“Your health care decisions are not your boss’s business,” Sen. Patty Murray

“Your health care decisions are not your boss’s business,” Sen. Patty Murray declared today. “Since the Supreme Court decided it will not protect women’s access to health, I will.”

So she has.

Murray, who proclaimed herself a “mom in tennis shoes” when she launched her inaugural Senate campaign 22 years ago, is leading efforts by Senate Democrats to challenge last week’s 5-4 ruling that private companies like Hobby Lobby – which, as Seattle Weekly has reported, intends to open a massive store in North Seattle – do not have to provide contraceptive coverage if they have religious qualms about doing so.

The bill being worked up with the help of the Obama administration – it could be on the floor as early as next week – would require for-profit corporations to offer and pay for birth-control coverage, along with other preventive services, under the Affordable Care Act.
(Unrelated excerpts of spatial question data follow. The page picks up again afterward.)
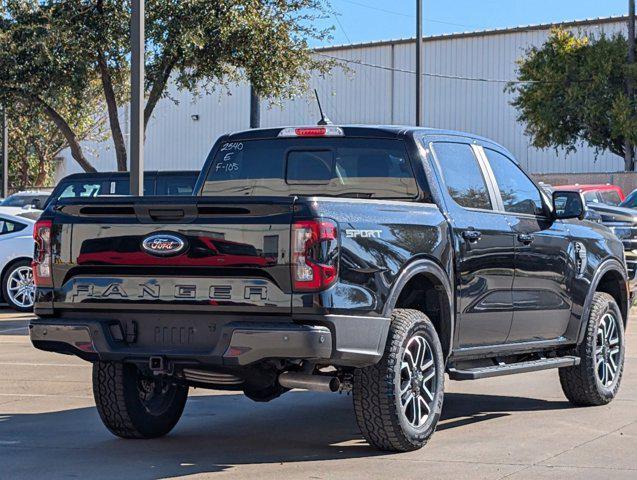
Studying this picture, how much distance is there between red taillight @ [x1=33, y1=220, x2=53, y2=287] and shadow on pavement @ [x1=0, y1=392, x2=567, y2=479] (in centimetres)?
103

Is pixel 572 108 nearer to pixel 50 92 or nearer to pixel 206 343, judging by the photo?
pixel 50 92

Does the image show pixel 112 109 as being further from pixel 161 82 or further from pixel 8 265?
pixel 8 265

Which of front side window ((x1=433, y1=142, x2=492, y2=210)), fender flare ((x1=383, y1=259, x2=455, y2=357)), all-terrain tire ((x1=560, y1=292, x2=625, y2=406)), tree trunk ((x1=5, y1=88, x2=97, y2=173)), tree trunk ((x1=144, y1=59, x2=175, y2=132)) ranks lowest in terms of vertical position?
all-terrain tire ((x1=560, y1=292, x2=625, y2=406))

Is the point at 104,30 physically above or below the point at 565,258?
above

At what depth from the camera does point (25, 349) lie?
46.1ft

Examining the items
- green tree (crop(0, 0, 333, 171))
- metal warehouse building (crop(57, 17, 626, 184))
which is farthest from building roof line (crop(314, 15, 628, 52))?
green tree (crop(0, 0, 333, 171))

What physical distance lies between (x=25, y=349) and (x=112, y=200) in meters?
7.03

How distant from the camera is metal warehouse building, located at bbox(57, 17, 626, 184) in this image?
5447cm

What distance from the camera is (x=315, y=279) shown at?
6.96 meters

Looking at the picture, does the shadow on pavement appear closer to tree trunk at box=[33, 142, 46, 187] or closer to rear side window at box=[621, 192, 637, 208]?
rear side window at box=[621, 192, 637, 208]

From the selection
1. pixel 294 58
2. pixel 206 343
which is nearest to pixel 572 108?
pixel 294 58

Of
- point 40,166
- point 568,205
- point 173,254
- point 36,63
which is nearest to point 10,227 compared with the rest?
point 36,63

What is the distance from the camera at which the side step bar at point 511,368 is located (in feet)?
27.1

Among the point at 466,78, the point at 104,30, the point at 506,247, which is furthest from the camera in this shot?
the point at 466,78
It would demand that an employer “not deny coverage of a specific health care item or service,” as required by federal law, but would not cover nonprofit religious organizations or houses of worship.

As The New York Times is reporting, House Democrats are coming up with a companion bill, which, no doubt, will have much more difficult time passing the GOP-controlled chamber. Note that Speaker John A. Boehner described the Hobby Lobby decision last week as “a victory for religious freedom.”
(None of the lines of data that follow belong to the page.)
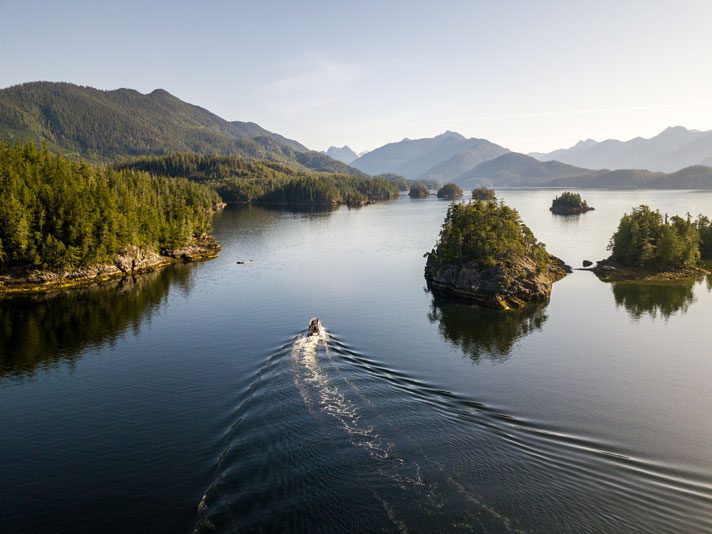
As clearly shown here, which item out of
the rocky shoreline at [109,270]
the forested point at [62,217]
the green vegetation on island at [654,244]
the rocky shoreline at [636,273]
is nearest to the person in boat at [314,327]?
the rocky shoreline at [109,270]

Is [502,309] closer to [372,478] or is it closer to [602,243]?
[372,478]

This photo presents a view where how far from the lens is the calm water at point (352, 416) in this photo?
31.2 metres

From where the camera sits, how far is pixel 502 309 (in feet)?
274

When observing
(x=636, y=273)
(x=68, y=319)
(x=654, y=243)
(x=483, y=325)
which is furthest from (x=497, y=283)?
(x=68, y=319)

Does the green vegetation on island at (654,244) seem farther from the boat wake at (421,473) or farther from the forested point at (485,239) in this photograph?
the boat wake at (421,473)

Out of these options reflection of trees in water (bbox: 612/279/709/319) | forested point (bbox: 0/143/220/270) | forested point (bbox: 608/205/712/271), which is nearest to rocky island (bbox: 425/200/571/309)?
reflection of trees in water (bbox: 612/279/709/319)

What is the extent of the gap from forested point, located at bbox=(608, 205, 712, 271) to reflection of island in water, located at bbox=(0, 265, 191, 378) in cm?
11223

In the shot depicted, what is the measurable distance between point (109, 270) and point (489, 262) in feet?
294

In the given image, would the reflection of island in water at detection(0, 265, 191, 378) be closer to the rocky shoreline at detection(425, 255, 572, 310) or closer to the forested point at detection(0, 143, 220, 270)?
the forested point at detection(0, 143, 220, 270)

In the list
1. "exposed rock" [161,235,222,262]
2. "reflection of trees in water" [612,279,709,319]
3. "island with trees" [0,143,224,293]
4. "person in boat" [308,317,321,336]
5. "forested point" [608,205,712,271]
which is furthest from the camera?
"exposed rock" [161,235,222,262]

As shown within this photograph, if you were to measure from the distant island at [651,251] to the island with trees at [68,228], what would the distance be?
118 m

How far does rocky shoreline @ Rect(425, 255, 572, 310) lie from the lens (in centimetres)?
8706

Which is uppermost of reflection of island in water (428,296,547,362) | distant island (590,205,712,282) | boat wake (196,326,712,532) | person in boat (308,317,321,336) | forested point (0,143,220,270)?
forested point (0,143,220,270)

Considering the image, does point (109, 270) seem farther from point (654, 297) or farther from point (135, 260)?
point (654, 297)
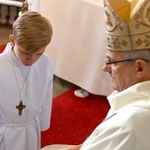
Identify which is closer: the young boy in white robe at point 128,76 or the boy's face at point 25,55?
the young boy in white robe at point 128,76

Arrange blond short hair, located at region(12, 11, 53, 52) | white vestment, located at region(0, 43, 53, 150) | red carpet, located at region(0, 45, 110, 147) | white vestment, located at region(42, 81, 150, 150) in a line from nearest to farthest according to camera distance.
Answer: white vestment, located at region(42, 81, 150, 150), blond short hair, located at region(12, 11, 53, 52), white vestment, located at region(0, 43, 53, 150), red carpet, located at region(0, 45, 110, 147)

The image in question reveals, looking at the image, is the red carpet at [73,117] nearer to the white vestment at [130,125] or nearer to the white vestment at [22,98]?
the white vestment at [22,98]

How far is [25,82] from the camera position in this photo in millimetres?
1501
“Congressional Democrats said Tuesday that they had developed legislation to override the Supreme Court decision on contraceptives,” writes The Times. “The bill would ensure that women have access to coverage for birth control even if they work for businesses that have religious objections.

Senate Majority Leader Harry Reid (D-Nev.) vowed to bring the measure up “sooner rather than later,” and force opponents to vote on it before the current Senate work period ends in early August.

“This Hobby Lobby decision is outrageous,” Reid said last week in a Capitol Hill news conference just off the Senate floor. “People are going to have to walk down here and vote, and if they vote with the five men on the Supreme Court, I think they are going to be treated unfavorably come November with the elections.”